### [Description of the task]
Filter the material below, keeping only those lines that contain the string "nucleus", and copy them out. Treat the match as case-sensitive.

(Stored records)
────────────────────────────────────────
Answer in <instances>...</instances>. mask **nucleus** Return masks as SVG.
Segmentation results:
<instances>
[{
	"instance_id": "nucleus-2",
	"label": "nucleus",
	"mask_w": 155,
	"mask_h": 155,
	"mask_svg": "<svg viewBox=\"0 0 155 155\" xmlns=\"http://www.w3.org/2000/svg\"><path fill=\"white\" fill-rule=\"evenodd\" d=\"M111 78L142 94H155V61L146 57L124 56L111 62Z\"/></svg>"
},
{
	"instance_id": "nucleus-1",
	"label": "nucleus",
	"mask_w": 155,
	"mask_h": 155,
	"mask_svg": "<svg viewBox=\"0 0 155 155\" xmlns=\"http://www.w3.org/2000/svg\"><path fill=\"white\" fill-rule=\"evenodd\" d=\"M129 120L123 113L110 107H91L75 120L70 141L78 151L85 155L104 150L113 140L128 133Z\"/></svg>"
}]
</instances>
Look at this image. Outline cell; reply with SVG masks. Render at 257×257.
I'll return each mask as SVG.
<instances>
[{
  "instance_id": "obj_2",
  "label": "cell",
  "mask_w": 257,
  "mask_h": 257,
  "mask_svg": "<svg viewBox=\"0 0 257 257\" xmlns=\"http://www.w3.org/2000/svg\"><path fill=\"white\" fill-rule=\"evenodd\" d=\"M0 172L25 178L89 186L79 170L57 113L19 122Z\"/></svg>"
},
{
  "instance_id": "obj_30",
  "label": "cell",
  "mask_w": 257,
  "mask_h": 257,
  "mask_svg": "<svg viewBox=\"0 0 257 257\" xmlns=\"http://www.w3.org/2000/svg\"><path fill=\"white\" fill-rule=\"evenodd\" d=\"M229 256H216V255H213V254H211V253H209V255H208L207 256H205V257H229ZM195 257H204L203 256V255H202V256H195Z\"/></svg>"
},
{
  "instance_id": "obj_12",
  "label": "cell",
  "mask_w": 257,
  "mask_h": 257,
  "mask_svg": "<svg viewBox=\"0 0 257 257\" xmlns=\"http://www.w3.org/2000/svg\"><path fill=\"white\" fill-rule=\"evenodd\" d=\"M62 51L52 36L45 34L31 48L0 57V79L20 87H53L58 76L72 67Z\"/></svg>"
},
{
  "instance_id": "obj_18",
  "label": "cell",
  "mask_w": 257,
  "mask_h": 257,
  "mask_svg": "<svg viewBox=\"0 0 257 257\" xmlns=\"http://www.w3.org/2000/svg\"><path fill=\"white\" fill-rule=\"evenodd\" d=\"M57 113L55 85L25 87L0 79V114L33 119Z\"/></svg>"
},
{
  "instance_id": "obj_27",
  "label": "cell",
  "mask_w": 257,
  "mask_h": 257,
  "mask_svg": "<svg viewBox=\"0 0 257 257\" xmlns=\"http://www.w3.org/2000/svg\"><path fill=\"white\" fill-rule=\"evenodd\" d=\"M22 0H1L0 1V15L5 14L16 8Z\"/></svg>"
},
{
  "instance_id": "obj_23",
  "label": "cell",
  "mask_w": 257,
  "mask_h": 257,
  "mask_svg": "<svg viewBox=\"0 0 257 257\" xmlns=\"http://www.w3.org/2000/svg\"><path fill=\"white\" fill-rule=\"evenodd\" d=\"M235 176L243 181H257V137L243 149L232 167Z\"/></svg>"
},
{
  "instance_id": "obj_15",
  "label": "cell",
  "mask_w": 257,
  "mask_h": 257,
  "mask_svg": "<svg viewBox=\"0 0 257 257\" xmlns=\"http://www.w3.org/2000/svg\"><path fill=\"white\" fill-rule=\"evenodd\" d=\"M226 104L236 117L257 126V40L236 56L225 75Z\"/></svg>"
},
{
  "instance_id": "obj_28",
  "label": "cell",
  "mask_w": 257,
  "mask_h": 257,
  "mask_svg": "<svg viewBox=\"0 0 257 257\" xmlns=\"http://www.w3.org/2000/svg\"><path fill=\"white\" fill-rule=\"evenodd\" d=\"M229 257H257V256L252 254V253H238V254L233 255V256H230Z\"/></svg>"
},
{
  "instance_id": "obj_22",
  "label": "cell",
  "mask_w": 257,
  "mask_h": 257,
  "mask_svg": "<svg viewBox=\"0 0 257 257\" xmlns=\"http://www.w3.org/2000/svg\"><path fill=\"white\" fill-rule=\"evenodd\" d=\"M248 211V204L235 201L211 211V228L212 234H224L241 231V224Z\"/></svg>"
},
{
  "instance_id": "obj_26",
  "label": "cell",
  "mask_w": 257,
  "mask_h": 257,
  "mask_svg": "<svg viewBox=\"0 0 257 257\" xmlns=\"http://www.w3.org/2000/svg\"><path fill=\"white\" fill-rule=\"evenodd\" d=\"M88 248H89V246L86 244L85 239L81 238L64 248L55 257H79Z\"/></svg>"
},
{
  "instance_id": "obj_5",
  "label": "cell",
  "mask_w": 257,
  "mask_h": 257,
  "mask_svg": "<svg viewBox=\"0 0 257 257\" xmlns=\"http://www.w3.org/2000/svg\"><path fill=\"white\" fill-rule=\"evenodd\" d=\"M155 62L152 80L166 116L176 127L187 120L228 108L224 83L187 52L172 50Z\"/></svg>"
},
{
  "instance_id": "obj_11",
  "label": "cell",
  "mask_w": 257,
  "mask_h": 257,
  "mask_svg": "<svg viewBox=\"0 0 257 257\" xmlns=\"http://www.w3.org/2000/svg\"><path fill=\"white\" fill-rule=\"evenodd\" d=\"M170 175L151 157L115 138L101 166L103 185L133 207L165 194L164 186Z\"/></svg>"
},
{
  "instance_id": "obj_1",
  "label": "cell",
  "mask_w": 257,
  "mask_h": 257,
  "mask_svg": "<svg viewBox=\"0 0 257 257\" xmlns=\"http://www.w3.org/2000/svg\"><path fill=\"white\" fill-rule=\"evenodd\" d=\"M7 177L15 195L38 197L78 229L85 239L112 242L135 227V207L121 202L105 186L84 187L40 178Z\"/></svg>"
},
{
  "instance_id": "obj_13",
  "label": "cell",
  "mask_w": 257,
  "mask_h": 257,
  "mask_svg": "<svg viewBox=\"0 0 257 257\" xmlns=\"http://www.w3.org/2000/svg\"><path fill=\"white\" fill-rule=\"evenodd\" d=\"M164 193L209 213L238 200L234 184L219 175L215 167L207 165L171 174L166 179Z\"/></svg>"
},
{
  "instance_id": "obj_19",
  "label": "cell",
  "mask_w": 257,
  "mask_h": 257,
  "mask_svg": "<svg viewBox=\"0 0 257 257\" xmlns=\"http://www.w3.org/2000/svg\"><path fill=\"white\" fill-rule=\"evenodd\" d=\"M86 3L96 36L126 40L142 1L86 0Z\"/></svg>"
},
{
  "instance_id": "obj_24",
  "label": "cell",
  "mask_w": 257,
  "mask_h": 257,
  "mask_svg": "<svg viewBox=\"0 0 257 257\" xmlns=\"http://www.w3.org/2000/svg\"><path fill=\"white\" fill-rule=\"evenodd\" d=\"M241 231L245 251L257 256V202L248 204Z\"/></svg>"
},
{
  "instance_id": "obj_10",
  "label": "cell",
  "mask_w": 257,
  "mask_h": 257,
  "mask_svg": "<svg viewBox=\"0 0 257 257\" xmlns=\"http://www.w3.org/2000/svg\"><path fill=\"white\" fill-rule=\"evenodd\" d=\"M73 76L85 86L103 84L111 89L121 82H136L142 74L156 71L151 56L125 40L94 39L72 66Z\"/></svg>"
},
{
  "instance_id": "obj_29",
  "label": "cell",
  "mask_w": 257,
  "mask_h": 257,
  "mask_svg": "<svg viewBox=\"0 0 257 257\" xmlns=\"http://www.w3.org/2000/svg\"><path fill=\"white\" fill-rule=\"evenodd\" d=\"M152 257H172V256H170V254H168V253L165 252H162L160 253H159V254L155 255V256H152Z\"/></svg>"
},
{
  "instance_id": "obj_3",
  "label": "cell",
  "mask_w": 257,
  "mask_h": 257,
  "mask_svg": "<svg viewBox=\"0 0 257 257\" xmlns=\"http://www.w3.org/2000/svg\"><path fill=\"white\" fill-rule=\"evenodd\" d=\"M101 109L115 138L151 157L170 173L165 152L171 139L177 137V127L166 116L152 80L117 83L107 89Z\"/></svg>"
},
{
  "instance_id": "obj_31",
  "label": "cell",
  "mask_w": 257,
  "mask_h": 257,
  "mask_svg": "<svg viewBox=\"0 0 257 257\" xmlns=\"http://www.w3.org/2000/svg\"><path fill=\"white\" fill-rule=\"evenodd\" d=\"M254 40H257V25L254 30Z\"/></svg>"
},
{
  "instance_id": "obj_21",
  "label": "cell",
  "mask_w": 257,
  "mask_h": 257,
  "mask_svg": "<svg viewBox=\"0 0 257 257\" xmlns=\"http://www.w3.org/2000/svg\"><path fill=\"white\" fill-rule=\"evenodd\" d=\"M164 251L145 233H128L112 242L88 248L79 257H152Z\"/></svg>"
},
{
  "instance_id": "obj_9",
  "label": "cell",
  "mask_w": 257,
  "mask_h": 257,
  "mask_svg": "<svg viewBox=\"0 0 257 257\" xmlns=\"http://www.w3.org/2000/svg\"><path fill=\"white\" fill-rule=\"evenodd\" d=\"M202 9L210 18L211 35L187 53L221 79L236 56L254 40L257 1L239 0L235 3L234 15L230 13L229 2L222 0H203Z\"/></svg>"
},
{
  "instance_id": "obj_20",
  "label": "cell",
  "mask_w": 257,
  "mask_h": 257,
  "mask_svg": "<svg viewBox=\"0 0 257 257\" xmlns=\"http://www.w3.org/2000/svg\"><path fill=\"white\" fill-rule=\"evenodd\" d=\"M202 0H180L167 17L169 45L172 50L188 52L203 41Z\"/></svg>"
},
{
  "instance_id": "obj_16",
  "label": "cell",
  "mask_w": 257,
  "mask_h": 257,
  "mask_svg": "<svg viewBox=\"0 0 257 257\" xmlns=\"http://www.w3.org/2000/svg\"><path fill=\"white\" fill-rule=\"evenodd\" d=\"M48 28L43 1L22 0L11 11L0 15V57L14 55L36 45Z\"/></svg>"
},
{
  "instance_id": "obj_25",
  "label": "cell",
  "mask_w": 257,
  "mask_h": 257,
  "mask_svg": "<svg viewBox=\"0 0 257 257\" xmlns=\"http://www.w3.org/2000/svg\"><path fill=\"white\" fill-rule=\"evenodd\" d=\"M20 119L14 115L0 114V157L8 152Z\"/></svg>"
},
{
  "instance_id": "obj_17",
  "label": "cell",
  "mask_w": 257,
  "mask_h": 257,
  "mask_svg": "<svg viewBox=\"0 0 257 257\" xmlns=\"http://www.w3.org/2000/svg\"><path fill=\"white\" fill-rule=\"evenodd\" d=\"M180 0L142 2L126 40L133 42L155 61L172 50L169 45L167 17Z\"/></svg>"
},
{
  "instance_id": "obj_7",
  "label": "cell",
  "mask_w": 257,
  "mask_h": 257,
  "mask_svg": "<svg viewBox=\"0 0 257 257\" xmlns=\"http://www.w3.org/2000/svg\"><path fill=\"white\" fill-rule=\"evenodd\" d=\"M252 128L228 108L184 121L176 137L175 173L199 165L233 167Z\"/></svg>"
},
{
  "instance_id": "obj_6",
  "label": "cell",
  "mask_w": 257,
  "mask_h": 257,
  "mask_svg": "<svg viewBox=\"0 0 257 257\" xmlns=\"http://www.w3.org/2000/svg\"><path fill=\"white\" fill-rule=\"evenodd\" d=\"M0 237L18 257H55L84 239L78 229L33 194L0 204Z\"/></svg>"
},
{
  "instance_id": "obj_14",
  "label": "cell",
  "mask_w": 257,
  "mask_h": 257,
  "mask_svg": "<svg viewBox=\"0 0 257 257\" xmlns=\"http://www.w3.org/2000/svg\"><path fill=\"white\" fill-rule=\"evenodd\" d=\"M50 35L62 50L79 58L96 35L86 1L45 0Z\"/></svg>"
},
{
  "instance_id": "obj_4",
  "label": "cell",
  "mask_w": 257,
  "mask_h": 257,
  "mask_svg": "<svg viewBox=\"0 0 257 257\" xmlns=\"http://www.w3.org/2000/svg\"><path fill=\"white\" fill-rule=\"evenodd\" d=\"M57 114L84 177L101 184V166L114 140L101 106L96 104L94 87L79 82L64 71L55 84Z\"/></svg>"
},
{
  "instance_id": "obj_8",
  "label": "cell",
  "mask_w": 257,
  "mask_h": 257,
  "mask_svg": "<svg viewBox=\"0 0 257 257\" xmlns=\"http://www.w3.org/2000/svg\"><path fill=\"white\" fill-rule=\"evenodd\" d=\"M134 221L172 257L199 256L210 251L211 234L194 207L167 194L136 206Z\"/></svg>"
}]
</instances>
────────────────────────────────────────
### [Reply]
Answer in <instances>...</instances>. mask **nucleus** Return masks as SVG.
	"instance_id": "nucleus-2",
	"label": "nucleus",
	"instance_id": "nucleus-1",
	"label": "nucleus",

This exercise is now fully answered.